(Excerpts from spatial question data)
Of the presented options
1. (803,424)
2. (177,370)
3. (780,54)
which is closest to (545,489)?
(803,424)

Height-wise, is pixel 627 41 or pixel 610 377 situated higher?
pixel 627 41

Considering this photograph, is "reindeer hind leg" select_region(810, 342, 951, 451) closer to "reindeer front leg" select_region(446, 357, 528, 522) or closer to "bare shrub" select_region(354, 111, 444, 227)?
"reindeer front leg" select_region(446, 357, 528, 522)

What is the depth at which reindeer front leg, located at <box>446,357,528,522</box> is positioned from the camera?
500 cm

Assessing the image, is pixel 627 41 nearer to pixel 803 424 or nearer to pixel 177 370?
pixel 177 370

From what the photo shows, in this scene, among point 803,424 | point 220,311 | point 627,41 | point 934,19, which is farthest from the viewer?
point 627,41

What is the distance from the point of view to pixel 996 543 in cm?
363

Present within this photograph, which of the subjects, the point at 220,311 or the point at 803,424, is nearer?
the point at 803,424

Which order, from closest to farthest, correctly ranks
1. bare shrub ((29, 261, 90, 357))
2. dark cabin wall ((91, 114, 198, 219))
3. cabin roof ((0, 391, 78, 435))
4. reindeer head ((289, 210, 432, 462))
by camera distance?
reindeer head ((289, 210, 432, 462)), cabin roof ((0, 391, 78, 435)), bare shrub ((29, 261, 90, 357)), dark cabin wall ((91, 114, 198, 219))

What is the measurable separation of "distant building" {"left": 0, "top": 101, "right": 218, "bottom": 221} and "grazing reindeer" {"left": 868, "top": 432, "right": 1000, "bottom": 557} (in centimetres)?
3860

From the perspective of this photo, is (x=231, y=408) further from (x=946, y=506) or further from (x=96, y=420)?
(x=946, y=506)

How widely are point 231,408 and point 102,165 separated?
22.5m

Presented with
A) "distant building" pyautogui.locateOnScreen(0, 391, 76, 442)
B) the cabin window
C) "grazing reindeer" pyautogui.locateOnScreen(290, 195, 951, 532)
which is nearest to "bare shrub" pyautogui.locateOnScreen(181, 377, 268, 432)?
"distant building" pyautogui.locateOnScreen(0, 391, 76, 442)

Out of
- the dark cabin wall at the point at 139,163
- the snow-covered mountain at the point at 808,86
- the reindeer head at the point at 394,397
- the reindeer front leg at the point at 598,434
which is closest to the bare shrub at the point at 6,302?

---

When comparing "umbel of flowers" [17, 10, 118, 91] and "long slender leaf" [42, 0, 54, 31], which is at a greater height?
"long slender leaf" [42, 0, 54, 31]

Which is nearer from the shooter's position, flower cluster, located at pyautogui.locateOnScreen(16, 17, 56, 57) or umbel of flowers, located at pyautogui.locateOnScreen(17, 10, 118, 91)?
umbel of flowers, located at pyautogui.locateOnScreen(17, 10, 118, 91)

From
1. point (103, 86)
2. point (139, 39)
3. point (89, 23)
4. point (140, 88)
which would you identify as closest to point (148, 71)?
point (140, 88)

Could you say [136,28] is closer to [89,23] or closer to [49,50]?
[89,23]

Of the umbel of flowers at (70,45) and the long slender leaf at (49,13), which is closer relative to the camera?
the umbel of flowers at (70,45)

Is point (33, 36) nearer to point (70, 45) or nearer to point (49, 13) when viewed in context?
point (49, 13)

What to work on: Locate every line in the data above that contains the string "slender", matching case, and copy each such line.

Answer in full:
When comparing "umbel of flowers" [17, 10, 118, 91] and "long slender leaf" [42, 0, 54, 31], which is at a greater height?
"long slender leaf" [42, 0, 54, 31]
Of the umbel of flowers at (70,45) and the long slender leaf at (49,13), which is closer relative to the camera?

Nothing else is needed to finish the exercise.